Кокс попытался отодвинуть в сторону занавесь портшеза. Цзян ему не препятствовал. Однако затканная серебром ткань была толстой, как ковер, и прибита к дверной раме обойными гвоздями, чьи шляпки изображали тигров либо леопардов. Эта занавесь не позволяла видеть несомого, но и ему тоже не позволяла видеть, куда ведет дорога; с некоторым трудом ее, пожалуй, удалось бы сорвать или разрезать, но без применения силы открыть никак невозможно.

Куда нас несут? — спросил Кокс, ожидая услышать название того павильона для аудиенций, роскошь коего Цзян успел расписать ему с благоговейным восторгом.

Куда? — сказал Цзян.

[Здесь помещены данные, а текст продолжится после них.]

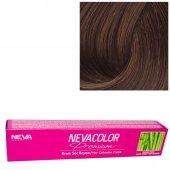 Neva Color Tüp Saç Boyası 7.31 Küllü Koyu Altın Sarısı 50 Gr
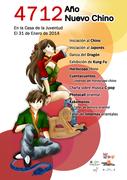 Año nuevo chino en Córdoba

Вы же знаете. Нас несут к Нему.

Вдвоем со своим спутником, которого Кокс видел впер­вые, Цзян превратил спальню английского гостя в гардеробную, а самого гостя императора — в мандарина: Коксу надобно надеть вот это дорогое красное платье с белой меховой оторочкой, с широкими длинными рукавами и шелковые сапоги, усыпанные лунными камнями. Волосы ему смочили благовонным маслом и туго зачесали назад — если сидеть или стоять напротив, то хотя бы создавалась иллюзия падающей на спину косы. Шею и руки его надушили, к коленям привязали кожаными ремешками войлочные наколенники для защиты от холода и твердости каменного пола в павильоне аудиенций, название коего носильщики и те узнают, только когда им его шепнет офицер сопровождающего эскорта. На груди и на спине Коксова одеяния красовались искусно вышитые аппликации, изображающие двух взлетающих серебряных фазанов.

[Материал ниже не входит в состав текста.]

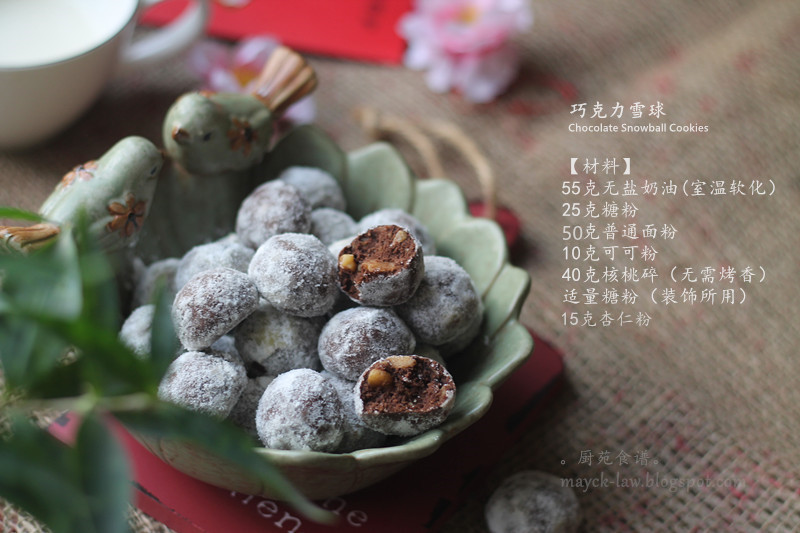 廚苑食譜: 巧克力雪球曲奇【Chocolate Snowball Cookies】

Император, сказал Цзян, не желает утомлять свои глаза видом европейского платья, ибо оно, пусть сколь угодно модное и дорогое, лишь прикрывало смехотворную наготу белокожего и в лучшем случае свидетельствовало об имуществен­ном положении человека, в остальном костюмированного невыразительно.

Одеяние же мандарина, напротив, как и буро-коричневый кафтан евнуха, отражало чин и роль, отведенные чело­веку не только в его обществе и времени или в Запретном городе, но вообще во Вселенной. И то, что ему, Коксу, надлежит облачиться в серебряно-фазановое платье высокого придворного чиновника, дабы явиться пред очи императора вельможею, есть знак чуткости и милости. Ибо Владыка Десяти Тысяч Лет тем самым возвышает гостя и приближает его к своему престолу.

В чем была причина — просто в утренней свежести или в убывающем с каждым шагом носильщиков расстоянии до Всемогущего, который одним-единственным мановением мог подбросить подданного на сотню общественных рангов вверх, но мог и швырнуть его под ноги гвардейцев на растоптание или подставить под убийственные удары их секир? Так или иначе, убрав руку от крепко прибитой занавеси двухместного портшеза, Кокс задрожал: если вчера у окна в мастерской Цзян говорил правду, то он и его товарищи видели за этим окном нечто такое, чего им видеть не подобало и за что каждого обитателя Пурпурного города могли ослепить. Вдруг его несут сейчас не на аудиенцию, а на судилище, которое, как и во многих других местах этого мира, где назначают тягчайшие кары, всегда происходит в ранние, самые ранние утренние часы, в ту пору, что далеко отстоит от дневной жизни людей и еще едва отличима от ночи? Вдруг Цзян сообщил о преступлении запретного взгляда, чтобы самому на шаг приблизиться к свету престола?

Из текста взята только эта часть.